第149話 出会いある入学の日

 ホロゥの襲撃がないまま季節は巡り、鎌倉の町に桜の花びらが舞うようになった。

 桃色の風に髪を揺られながら百合花が歩く。その隣には樹も一緒だ。

 二人並んで歩きながら、笑顔で白い門を潜る少女たちの姿を見ている。


「もう入学の季節ね」

「そうだね」

「懐かしいな。もうずっと遠い昔の事みたい」

「あたしたちが入学したのは去年なんだけどね」

「ほんと。去年一年でいろいろありすぎたから」


 入学からそれほど時間が経たないうちに禍神夜叉との死闘、そして富士の町でのドラガンゼイドとの対決。挙げ句に東京を蹂躙したパンドゥーラの討滅だ。

 色濃い、などという単純な言葉では到底言い表すことのできない時間を百合花たちは過ごしてきた。

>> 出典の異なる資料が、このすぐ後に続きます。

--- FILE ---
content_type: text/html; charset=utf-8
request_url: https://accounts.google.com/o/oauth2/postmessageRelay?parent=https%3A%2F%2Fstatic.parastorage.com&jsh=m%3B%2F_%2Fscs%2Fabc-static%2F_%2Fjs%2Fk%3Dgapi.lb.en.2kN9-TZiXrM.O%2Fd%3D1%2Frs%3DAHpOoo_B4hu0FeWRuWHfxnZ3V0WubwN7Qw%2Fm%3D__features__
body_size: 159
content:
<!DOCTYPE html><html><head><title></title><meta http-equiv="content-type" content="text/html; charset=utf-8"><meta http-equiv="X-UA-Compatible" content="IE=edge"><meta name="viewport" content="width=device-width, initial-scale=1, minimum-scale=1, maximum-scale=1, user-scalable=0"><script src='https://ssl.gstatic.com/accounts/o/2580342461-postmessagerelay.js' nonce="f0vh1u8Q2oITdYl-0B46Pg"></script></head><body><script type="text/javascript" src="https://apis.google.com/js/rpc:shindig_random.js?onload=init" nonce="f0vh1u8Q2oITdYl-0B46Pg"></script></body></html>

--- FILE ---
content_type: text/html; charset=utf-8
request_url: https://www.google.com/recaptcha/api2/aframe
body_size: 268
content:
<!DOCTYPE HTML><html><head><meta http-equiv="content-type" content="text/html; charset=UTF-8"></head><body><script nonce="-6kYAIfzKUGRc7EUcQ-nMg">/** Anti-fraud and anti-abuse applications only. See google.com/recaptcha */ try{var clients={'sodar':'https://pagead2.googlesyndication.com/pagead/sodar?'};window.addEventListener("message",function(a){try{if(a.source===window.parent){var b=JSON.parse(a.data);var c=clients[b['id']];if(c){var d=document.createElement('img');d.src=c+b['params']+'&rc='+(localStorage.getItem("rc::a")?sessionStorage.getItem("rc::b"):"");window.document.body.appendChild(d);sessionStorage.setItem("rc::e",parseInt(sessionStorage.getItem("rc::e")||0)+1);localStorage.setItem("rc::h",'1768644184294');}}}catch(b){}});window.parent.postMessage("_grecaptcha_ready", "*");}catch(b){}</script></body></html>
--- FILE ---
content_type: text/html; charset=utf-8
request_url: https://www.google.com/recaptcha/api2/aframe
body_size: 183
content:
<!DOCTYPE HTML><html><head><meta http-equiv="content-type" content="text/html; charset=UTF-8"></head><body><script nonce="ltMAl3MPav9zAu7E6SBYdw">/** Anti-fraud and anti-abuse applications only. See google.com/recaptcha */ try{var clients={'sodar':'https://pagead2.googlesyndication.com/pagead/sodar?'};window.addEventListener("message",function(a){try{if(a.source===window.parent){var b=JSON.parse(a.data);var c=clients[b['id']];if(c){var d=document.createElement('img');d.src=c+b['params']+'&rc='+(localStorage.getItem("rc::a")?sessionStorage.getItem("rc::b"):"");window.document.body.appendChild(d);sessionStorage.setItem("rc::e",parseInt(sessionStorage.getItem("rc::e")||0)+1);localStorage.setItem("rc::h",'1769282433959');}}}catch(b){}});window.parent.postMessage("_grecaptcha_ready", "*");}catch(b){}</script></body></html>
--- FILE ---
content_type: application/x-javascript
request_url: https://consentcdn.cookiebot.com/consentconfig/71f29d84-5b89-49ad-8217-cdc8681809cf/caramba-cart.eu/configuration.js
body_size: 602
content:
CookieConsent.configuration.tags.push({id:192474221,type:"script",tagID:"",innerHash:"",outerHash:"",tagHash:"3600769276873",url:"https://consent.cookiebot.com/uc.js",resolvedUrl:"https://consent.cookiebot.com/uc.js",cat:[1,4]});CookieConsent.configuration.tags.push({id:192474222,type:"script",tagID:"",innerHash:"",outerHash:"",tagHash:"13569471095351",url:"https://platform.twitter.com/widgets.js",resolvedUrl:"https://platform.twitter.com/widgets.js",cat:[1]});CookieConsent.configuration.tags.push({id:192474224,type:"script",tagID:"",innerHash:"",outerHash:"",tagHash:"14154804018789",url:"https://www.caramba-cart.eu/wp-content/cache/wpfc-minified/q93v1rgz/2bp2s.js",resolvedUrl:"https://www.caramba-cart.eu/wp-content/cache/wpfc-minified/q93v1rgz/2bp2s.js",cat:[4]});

 ここ最近の平和ぶりからつい忘れそうになるが、自分たちは改めてホロゥと戦うワルキューレなのだと胸に刻む。


「あ、見てよ百合花。あそこ面白いことになってる」

「え? あ、ほんとだ」


 数人の教員に混じり、夢の後を継いで新たに生徒会長となった静香が緊張した様子で新入生の案内をしている。

 近くでは、変わらず書記をしている新三年生の生徒会役員にいろいろ教わりながらも、副会長になった香織が静香の補助をしていた。

 校長も二人の動きを微笑ましく見守りながら、戸惑っている新入生に各場所の案内を行っていた。

 集団を捌き終え、一息ついている静香たちの元へ二人が歩いて行く。


「お疲れ様静香ちゃん」

「あ! 百合花ちゃん! もう大変ですよ!」

「それは見てたら分かるって。でも、生徒会長ずいぶんと様になってるよ」

「それですよ! どうして私が生徒会長なんですか! 百合花ちゃんとか樹ちゃんとかもっと適任がいるのに!」

「私はほら。ブリュンヒルデとしていろいろ戦いに出ると大変だろうって学園の判断だから」

「だからあたしが静香を会長に推薦しておいた」

「樹ちゃんが犯人だったんですね!? 立候補した覚えがないのに候補者に名前があったからびっくりして保健室に運ばれたんですからね!?」


 ぽかぽかと樹の胸を叩きながら抗議する静香の姿は可愛らしく思えてくる。

 笑って逃げる樹と追いかける静香を、百合花の隣に歩いてきた香織が小さく笑って眺めていた。


「楽しそう」

「あははー。でも、ごめんね。香織ちゃんが生徒会っていうのはちょっと意外かも」

「……御姉様に誇れる私でいたいから」


 戦死した葵のためにと、自分が今できることを考えて実行に移していた。

 東京での戦いで、誰もが多くを失った。

 けれど、今を生きて未来へと進んでいこうという意思は健在だった。

 これまでの経験をすべて糧として、光ある未来を生きていくのだ。

 香織が腕時計を確認し、まだ追いかけっこを続けている静香に声を掛ける。


「そろそろさっきの集団の後に電車に乗った人たちが到着する頃だよ! 静香ちゃん早く戻ってきて!」

「あ、はーい!」


 遠くにアサルトを入れたバッグを担いだ新入生の集団が見えてきた。

 これ以上は邪魔になるなと思い、百合花も樹も静香たちに別れを告げて離れていく。

 と、しばらく歩いたときだった。


「あー! 西園寺百合花様ですよね!」


 大きな声で名前を呼ばれ、そちらを見る。

 大きな目が特徴的な、栗毛の少女が目を輝かせて百合花に駆け寄ってきていた。


「お久しぶりです! あの時は本当にありがとうございました!」

「え? ごめんなさい。どこかで会ったことある?」

「やっぱり覚えていませんよね。私、実は百合花様に琵琶湖で助けてもらったことがあるんです。友達と震えていたら、私たちを襲ってきたウルフを両断して助けてくれたんですけど……」

「友達……ウルフ……あっ!」


 それは、琵琶湖血戦初日の夜中。

 たしかに百合花はウルフの群れを殲滅し、その最中に四人ほどを救出した記憶があった。

 その最初の二人のうちの一人が、目の前の少女と姿が重なる。


「あの時の子!?」

「思い出してくれたんですか!? 私、あれ以来百合花様に憧れていたんです! だからこうして頑張って入学することができました!」

「え? 百合花に助けてもらって、それでワルキューレになったってこと? すごいじゃない! ドラマ化できる話じゃん!」

「実はあの時の友達も今年入学するんです! 中学入学のすぐ後にリリカルパワーに二人揃って覚醒したのは奇跡だなって」


 本当にそうだと思う。

 過去に助けた子が今度は肩を並べて戦う戦友となる。

 奇跡的な話に百合花は心から驚いていたし、何より嬉しいという気持ちが強かった。


「あ、すみません東郷樹様! 百合花様と再会してついはしゃいじゃって」

「いいよ。あたしのことは気軽に樹って呼んでくれて大丈夫」

「私も百合花でいいよ」

「分かりました! 樹様! 百合花様! 私は雪平奏ゆきひらかなでといいます! ふつつか者ですが、どうかこれからよろしくお願いします!」


 頭を下げ、まだ寮の部屋を見ていないということで場所を教えると、奏は手をブンブンと振りながら走って行った。

 その後ろ姿を見送り、樹が笑う。


「なんか、いいね。樹様って呼ばれると、後輩ができたんだって感慨深くなる」

「それは私も思った」


 新たな出会いに胸が躍る。

 このまま平和な学園生活を送り、皆で笑い合える思い出を作ることができたらと願う百合花であった。